Der Vorarlberger Autor Robert Schneider wundert sich über einen Trend, der in den USA gerade Schule macht und auch schon in Europa angekommen ist. Dabei geht es um Rache und böse Scherze – und um jede Menge Essen.
Es ist kurz vor 22 Uhr, als es an Frau Donovans Tür klingelt. Wir befinden uns in Levittown im Bucks County (Pennsylvania), einem Vorort von Philadelphia. Es ist eine dieser typisch amerikanischen Siedlungen mit betoniertem Bürgersteig und glatt gemähtem Rasen, wo alle Häuser irgendwie gleich aussehen. Frau Donovan, die alleinstehend ist, denkt sich: Nanu? Wer klingelt noch um diese Zeit? Sie öffnet das Küchenfenster.

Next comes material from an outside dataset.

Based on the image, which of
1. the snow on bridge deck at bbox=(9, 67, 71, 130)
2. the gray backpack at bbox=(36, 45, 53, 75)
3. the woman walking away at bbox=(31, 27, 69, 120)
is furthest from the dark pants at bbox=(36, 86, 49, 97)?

An der Haustür steht ein Lieferbote, der eine riesige Familienpizza zustellen möchte. Frau Donovan vermutet, dass sich der Kurier in der Hausnummer geirrt hat, aber der bleibt hartnäckig. „Ist das Ihre Telefonnummer?“, fragt er und liest sie von der Bestellung ab. Frau Donovan bejaht. Nu will der Pizzabote sein Geld haben.
Die betagte Dame ist Opfer einer „Stalking-Bestellung“ geworden. Das ist seit geraumer Zeit ein Trend unter Jugendlichen in den USA, der durch TikTok angefeuert wurde. Man bestellt bei einem Lieferservice Essen, oft in rauen Mengen, um den Empfänger zu „pranken“. Übergabeversuch und der daraus resultierende lautstarke Ärger werden dann heimlich mit dem Handy gefilmt und in die sozialen Netzwerke gestellt.
„Stalking Food“ hat natürlich schon längst den Kontinent erreicht. Alexander Tauer, CEO bei der deutschen Lieferkette „Domino’s Pizza“, weiß davon ein Lied zu singen, wie er der ZEIT-Online (21. 10. 2024) berichtet. „Vor Kurzem hatten wir einen Fall, bei dem sich mehrere Lieferboten vor der Tür einer Frau getroffen haben. Offenbar hatte ihr Exfreund sie gleichzeitig hingeschickt, um sie zu ärgern.“ Weil Fake-Bestellungen zu einem Running Gag geworden sind, würde Herr Tauer gerne auf Kreditkartenzahlung im Voraus umstellen. „Viele Kunden wollen das nicht“, resümiert er resigniert.
An meiner Tür klingelt es. Der Pizzaservice. Ich habe zwar nichts bestellt, aber hungrig bin ich.